Package 'BMhyb'

Title: Comparative Methods for Phylogenetic Networks
Description: Analyze the phenotypic evolution of species of hybrid origin on a phylogenetic network. This can detect a burst of variation at the formation of a hybrid as well as an increase or decrease in trait value at a hybridization event. Parameters are estimated by maximum likelihood, and model averaging can be done automatically. Users need to enter a comparative data set and a phylogenetic network.
Authors: Dwueng-Chwuan Jhwueng [aut, cre], Brian C. O'Meara [aut]
Maintainer: Dwueng-Chwuan Jhwueng <[email protected]>
License: GPL (>=2)
Version: 2.1.5
Built: 2024-10-17 04:46:17 UTC
Source: https://github.com/bomeara/BMhyb

Help Index


Add hybrid events to a phy.graph

Description

Given an evonet object, and info on where the gene flow is from and to, and when this occurs, add a hybridization event. The edges things move from and to are specified by the list of descendant taxa of those edges (basically the edge is the subtending branch for the clade). You do not have to list all taxa, only those spanning the node at the end of the edge. You can enter a single taxon to have gene flow to or from a terminal branch. You also ideally will specify when the gene flow happens. This can be given as time from the root of the tree to when the event starts or time from the tip of the tree back to when the gene flow starts (but you must give one of these). If gene flow goes through an unsampled ghost intermediate, you can enter the length of time it spends there. If you do not specify any of these, flow is assumed to directly from the source to the recipient, with the time set at the start of the recent of the two branches (i.e., if flow goes from taxon A to taxon D, if D is younger the flow is assumed to happen partway up the terminal branch of A to directly connect to the start of D.

Usage

AddHybridization(
  phy.graph,
  from.clade,
  to.clade,
  time.from.root = NULL,
  time.from.tip = NULL,
  ghost.length = 0
)

• The data:
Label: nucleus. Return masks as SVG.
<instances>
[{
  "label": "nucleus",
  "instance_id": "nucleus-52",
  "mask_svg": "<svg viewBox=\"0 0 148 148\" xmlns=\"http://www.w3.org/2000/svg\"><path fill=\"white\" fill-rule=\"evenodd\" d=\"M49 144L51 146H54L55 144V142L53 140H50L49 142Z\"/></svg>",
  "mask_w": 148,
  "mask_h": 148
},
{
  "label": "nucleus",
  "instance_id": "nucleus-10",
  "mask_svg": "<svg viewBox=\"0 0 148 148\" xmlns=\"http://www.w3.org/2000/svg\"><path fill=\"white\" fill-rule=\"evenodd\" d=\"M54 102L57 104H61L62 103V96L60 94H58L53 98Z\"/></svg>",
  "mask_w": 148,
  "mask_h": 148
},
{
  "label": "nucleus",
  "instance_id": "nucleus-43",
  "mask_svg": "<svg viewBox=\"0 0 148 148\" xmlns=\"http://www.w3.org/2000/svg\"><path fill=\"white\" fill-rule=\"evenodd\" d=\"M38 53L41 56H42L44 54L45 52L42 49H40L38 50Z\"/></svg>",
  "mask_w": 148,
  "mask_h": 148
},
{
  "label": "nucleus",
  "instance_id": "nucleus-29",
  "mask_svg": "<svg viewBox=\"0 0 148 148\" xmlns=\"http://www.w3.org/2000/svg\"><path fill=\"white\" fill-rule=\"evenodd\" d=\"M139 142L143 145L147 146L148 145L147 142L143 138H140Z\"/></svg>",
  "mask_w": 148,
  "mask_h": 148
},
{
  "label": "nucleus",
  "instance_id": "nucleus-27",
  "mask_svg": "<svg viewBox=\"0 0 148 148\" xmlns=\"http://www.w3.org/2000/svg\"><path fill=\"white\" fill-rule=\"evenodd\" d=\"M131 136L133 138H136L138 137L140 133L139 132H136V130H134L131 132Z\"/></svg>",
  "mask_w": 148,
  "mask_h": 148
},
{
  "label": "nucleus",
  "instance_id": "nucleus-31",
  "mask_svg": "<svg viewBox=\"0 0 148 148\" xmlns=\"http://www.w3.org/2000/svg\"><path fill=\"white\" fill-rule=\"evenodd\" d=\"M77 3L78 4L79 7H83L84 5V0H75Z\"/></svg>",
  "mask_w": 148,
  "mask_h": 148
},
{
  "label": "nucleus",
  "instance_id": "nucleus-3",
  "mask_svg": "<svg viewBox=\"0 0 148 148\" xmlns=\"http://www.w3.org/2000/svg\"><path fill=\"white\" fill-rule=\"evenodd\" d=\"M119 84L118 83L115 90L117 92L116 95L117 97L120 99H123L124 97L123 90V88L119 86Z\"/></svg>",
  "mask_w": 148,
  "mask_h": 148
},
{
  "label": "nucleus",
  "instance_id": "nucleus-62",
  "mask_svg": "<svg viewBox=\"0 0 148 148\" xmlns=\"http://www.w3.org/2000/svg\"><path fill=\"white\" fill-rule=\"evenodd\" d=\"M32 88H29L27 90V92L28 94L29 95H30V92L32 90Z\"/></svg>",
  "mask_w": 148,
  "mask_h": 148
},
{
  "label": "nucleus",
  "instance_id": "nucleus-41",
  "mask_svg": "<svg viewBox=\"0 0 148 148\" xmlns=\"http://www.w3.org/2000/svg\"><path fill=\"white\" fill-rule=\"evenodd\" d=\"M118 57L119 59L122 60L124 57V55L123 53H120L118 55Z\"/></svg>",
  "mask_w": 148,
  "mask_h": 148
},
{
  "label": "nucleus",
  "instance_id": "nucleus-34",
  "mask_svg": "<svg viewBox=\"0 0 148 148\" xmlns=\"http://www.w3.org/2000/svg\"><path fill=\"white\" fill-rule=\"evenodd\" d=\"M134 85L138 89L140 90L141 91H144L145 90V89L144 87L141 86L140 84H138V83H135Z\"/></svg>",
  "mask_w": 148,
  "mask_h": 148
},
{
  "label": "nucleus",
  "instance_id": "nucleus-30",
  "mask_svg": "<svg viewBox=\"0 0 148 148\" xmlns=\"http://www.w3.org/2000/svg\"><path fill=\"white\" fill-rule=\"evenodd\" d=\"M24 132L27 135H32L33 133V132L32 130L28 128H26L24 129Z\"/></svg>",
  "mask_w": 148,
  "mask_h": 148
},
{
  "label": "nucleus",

• Requirement A:
Reproduce the BMhyb documentation word for word, from "Title: Comparative Methods" to "and a phylogenetic network.".
• Requirement B:
Using the BMhyb documentation, decide whether each statement below is true. Answer yes or no for each, and quote the words from the documentation that settle it.
(i) The package maintainer is Brian C. O'Meara.
(ii) The package estimates parameters by maximum likelihood.
(iii) In the AddHybridization function, ghost.length has a default value of 0.
• Requirement C:
Continue the BMhyb documentation from the point where it stops.

• Task response A:
Title: Comparative Methods for Phylogenetic Networks
Description: Analyze the phenotypic evolution of species of hybrid origin on a phylogenetic network. This can detect a burst of variation at the formation of a hybrid as well as an increase or decrease in trait value at a hybridization event. Parameters are estimated by maximum likelihood, and model averaging can be done automatically. Users need to enter a comparative data set and a phylogenetic network.

• Task response B:
(i) No: "Maintainer: Dwueng-Chwuan Jhwueng"
(ii) Yes: "Parameters are estimated by maximum likelihood"
(iii) Yes: "ghost.length = 0"

• Task response C:
Arguments

phy.graph

An ape::evonet object (a phylogeny stored in phylo format that also includes a reticulation matrix)

from.clade

A vector of names specifying taxa spanning the node descended from the focal edge for the start of the hybridization event

to.clade

A vector of names specifying taxa spanning the node descended from the focal edge for the start of the hybridization event

time.from.root

When the hybridization event starts, as measured from the root of the tree

time.from.tip

When the hybridization event starts, as measured from the tips of the tree (assumed to be coeval)

ghost.length

How long the hybrid genes spend in an unsampled species before arriving in their recipient

Value

An evonet object with the new hybridization event


Optimize model

Description

Fits a BMhyb model to your data.

Usage

BMhyb(
  phy.graph,
  traits,
  free.parameter.names = c("sigma.sq", "mu", "SE", "bt", "vh"),
  confidence.points = 5000,
  measurement.error = 0,
  gamma = 0.5,
  do.Higham.correction = FALSE,
  do.Brissette.correction = FALSE,
  verbose = TRUE,
  likelihood.precision = 0.01,
  max.steps = 10,
  confidence.lnl = 2,
  control = list(reltol = 0.001)
)

Arguments

phy.graph

An ape::evonet object (a phylogeny stored in phylo format that also includes a reticulation matrix)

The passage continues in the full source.